Il punto più critico del piano è la chiusura definitiva dello stabilimento di Cerreto d’Esi, nell’anconetano. L’impianto, specializzato nella produzione di cappe aspiranti, impiega attualmente 170 addetti che rischiano ora il posto. Ma i tagli non risparmieranno le altre sedi storiche: Porcia (Pordenone), Susegana (Treviso), Forlì e Solaro (Milano) saranno tutte toccate da una razionalizzazione dei volumi produttivi, finalizzata — secondo l’azienda — a concentrare le risorse sulle gamme a maggior valore aggiunto.

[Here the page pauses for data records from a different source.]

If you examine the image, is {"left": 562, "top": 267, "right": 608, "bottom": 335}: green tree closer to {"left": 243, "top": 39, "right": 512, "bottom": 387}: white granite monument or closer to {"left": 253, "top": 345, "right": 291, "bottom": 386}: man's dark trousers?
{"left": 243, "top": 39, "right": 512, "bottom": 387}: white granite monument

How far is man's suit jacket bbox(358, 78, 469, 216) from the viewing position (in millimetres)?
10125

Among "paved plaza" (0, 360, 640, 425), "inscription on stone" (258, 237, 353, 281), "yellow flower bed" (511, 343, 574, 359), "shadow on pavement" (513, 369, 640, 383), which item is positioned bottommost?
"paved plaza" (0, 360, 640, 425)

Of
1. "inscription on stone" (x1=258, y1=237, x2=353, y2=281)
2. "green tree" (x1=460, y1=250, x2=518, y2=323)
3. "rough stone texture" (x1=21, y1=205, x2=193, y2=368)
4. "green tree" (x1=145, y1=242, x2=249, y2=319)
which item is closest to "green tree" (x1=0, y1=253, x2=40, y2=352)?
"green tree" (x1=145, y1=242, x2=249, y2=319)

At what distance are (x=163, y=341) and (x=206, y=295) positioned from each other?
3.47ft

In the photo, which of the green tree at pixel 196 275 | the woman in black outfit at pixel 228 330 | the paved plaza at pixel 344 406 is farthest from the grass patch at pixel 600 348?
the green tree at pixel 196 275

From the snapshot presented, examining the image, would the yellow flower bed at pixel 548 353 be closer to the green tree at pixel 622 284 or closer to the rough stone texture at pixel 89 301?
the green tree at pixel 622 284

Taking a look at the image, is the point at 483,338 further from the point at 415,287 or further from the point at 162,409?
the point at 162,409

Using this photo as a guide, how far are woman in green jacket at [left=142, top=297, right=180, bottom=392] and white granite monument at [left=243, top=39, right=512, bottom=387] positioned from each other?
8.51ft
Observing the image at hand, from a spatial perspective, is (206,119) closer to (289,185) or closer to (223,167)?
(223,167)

Le sigle sindacali Fim, Fiom e Uilm hanno reagito duramente, respingendo il progetto e proclamando immediatamente otto ore di sciopero a partire da domani. Daniela Fumarola (Cisl) ha definito la strategia “cinica e antisociale”, mentre Barbara Tibaldi (Fiom Cgil) ha avvertito che i lavoratori non permetteranno quello che definiscono uno “scempio industriale”. La preoccupazione dei rappresentanti dei lavoratori riguarda non solo gli esuberi attuali, ma la tenuta dell’intero distretto dell’elettrodomestico italiano, considerato a rischio scomparsa senza un intervento di sistema.
Il Ministero delle Imprese e del Made in Italy (Mimit) ha dichiarato di seguire la vicenda con la “massima attenzione”. Il dicastero guidato da Adolfo Urso si prepara ad aprire un tavolo di confronto strutturato tra azienda e parti sociali, con l’obiettivo di monitorare la situazione e favorire soluzioni che possano garantire la continuità produttiva e la tutela dell’occupazione.
Nonostante i tagli pesantissimi, Electrolux ha cercato di rassicurare le istituzioni dichiarando che “l’Italia resta un Paese strategico” per il Gruppo. Tuttavia, per i lavoratori e i sindacati, la portata del piano mette seriamente in discussione il futuro della multinazionale svedese nella Penisola.